SOURCE EXTRACT —

------------------------------------------------

The sorrows of the poor, the luxury of the rich, the peril of the Empire,
the shame and dread of each day's news, we too know them; like Virgil we
too deplore them. We, in our reveries, long for some such careless
paradise, but we place it not in Sparta but in the Islands of the
Southern Seas. It is in passages of this temper that Virgil wins us
most, when he speaks for himself and for his age, so distant, and so
weary, and so modern; when his own thought, unborrowed and unforced, is
wedded to the music of his own unsurpassable style.

But he does not always write for himself and out of his own thought, that
style of his being far more frequently misapplied, wasted on telling a
story that is only of feigned and foreign interest. Doubtless it was the
"AEneid," his artificial and unfinished epic, that won Virgil the favour
of the Middle Aces. To the Middle Ages, which knew not Greek, and knew
not Homer, Virgil was the representative of the heroic and eternally
interesting past. But to us who know Homer, Virgil's epic is indeed,
"like moonlight unto sunlight;" is a beautiful empty world, where no real
life stirs, a world that shines with a silver lustre not its own, but
borrowed from "the sun of Greece."

------------------------------------------------

ENTRIES PROVIDED —

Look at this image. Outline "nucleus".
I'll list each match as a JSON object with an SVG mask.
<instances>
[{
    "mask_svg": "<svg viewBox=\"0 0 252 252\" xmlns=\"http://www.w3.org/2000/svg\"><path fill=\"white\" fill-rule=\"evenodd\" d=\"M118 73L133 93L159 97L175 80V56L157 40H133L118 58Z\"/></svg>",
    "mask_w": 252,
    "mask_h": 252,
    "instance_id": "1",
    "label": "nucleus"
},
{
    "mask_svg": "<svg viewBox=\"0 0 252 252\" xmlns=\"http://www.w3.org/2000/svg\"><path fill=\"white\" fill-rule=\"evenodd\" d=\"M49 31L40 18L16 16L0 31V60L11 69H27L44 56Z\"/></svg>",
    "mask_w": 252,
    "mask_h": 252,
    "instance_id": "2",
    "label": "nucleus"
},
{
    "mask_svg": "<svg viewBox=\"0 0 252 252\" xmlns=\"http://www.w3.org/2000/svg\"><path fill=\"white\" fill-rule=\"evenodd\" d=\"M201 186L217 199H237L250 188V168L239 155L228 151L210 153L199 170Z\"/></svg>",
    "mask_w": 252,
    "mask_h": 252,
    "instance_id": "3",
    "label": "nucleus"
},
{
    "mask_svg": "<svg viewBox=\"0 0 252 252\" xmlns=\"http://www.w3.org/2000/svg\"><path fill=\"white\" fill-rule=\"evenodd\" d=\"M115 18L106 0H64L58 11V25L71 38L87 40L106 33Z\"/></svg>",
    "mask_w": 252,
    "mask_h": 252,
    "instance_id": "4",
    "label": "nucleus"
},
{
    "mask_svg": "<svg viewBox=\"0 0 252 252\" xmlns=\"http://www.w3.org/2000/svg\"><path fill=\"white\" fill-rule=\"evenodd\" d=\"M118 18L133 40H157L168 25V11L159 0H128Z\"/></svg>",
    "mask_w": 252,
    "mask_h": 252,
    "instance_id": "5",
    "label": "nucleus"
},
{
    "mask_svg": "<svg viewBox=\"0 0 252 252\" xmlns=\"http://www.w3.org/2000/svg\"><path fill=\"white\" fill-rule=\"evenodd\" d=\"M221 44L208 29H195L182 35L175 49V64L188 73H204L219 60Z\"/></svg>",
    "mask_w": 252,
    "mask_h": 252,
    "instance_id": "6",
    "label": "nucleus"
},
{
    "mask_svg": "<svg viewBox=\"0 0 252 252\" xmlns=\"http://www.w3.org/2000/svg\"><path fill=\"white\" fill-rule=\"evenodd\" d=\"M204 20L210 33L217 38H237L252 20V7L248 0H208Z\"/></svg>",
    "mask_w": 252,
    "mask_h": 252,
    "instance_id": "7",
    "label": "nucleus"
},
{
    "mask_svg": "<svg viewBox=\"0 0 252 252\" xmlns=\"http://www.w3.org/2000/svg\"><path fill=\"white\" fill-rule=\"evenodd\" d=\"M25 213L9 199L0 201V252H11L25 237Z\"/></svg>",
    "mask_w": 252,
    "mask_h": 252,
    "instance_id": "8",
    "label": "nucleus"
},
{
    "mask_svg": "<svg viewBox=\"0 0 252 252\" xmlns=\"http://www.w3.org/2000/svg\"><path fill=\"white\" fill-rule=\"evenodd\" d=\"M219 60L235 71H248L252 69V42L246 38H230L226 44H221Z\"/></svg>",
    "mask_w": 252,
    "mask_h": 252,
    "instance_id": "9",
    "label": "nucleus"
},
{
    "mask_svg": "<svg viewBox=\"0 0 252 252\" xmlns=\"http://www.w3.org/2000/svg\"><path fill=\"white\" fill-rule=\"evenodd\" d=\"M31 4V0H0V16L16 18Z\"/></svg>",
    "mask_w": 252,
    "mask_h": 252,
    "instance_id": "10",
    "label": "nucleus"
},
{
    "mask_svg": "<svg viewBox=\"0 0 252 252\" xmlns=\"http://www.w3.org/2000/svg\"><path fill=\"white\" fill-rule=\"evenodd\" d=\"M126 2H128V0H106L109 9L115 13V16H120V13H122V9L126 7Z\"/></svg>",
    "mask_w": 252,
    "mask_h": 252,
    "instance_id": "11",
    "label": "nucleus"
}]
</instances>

------------------------------------------------

GIVEN INSTRUCTION 1 — In the passage on Virgil, where do "we" place the careless paradise we long for?
GIVEN INSTRUCTION 2 — Repeat the part of the passage on Virgil starting with "The sorrows of" and going on through "own unsurpassable style.".

ANSWER 1 — In the Islands of the Southern Seas, not in Sparta.

ANSWER 2 —
The sorrows of the poor, the luxury of the rich, the peril of the Empire,
the shame and dread of each day's news, we too know them; like Virgil we
too deplore them. We, in our reveries, long for some such careless
paradise, but we place it not in Sparta but in the Islands of the
Southern Seas. It is in passages of this temper that Virgil wins us
most, when he speaks for himself and for his age, so distant, and so
weary, and so modern; when his own thought, unborrowed and unforced, is
wedded to the music of his own unsurpassable style.